Właśnie widziałem nagranie jednej z internetowych telewizji, w której redaktor nabija się z uczestników marszu w obronie telewizji Trwam. Redaktor robi sobie jaja z tego, że ludzie mówią z cała powaga o swoim sfrustrowaniu tym, że nie walczyli o taką Polskę, że zostali okłamani itd. Żart, a jakże żenujący, polega na tym , że redaktor zbija się z tego w jaki sposób ktoś wymawia słowo „Polskę”. Te słowo wypowiadane przez uczestnika marszu brzmi mniej więcej „Polskię”. Widać ,tutaj prymitywizm redaktora, który nie ma pojęcia o tym, że taka wymowa występuje na terenach Polski – choćby na Mazowszu. A zresztą… Nawet? Żaden to argument jak ktoś wypowiada dane słowo. Innym żartem, który redaktor robi sobie z uczestników jest sposób wymowy frazy „Pis da wolność” , co stara się powiedzieć w sposób „Piz da wolność” pytając się ludzi „czy Pi*** wolność?” Prymitywizm ciągnie się dalej, bo w szybkiej mowie s może się udźwięczyć czego następstwem jest wymowa przez z. Tu nie chodzi nawet o fonologię.

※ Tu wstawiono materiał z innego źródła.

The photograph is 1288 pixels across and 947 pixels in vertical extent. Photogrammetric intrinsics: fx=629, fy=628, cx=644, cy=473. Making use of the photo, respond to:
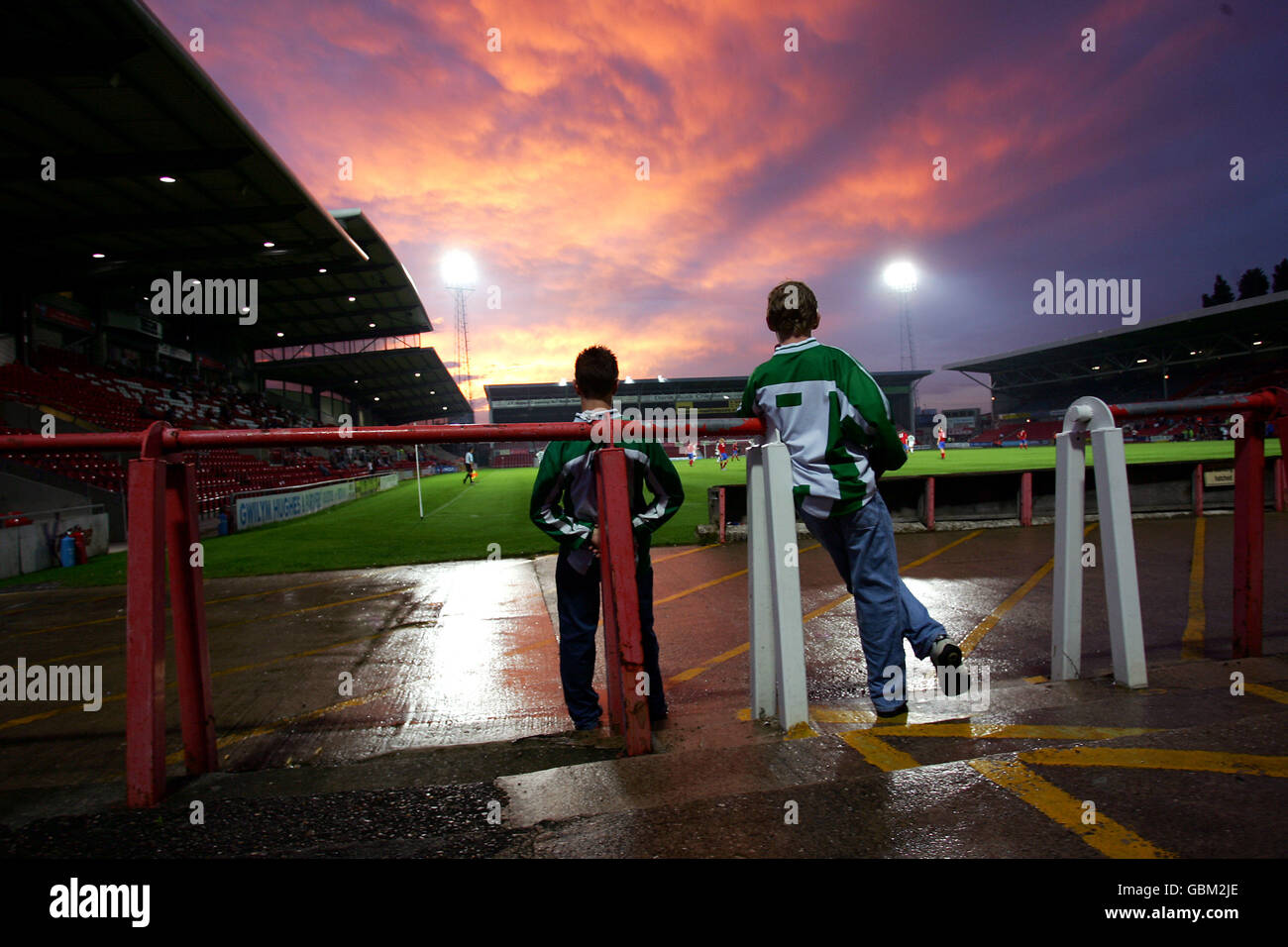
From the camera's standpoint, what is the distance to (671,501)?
284 cm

Dziwię się, że młodzi Polacy się takim czymś „jarają”, bo jest to żart godny uryny. Ja rozumiem, że można się nie zgadzać z poglądami i ideami marszu i nawet się na nich wkurzać, ale sam osobiście jeżeli miałbym robić sobie jaja z np. marszu lewicy , to bym w życiu nie odniósł się do prymitywnych sposobów nawiązujących do najniższych ludzkich instynktów. Pokazuje to też, że tego typu ludzie nie mają dobry kontr argumentów i stosują atak poniżej pasa, bo wyżej nie umieją sięgnąć.
I jeszcze jedno – wyśmiewanie się z ludzi , którzy walczyli o Polskę , a dokładniej żartowanie z kogoś kto mówi o swojej walce jest godne kary. Gdyby nie tacy ludzie , to by wszyscy osobnicy typu – „chcę być fajny , więc mówię o penisie” zapieprzali dzisiaj w kołchozie i modlili się pod przymusem do rządzącego naszym państwem kolonialnym. Dopiero zapłakaliby za wolnością.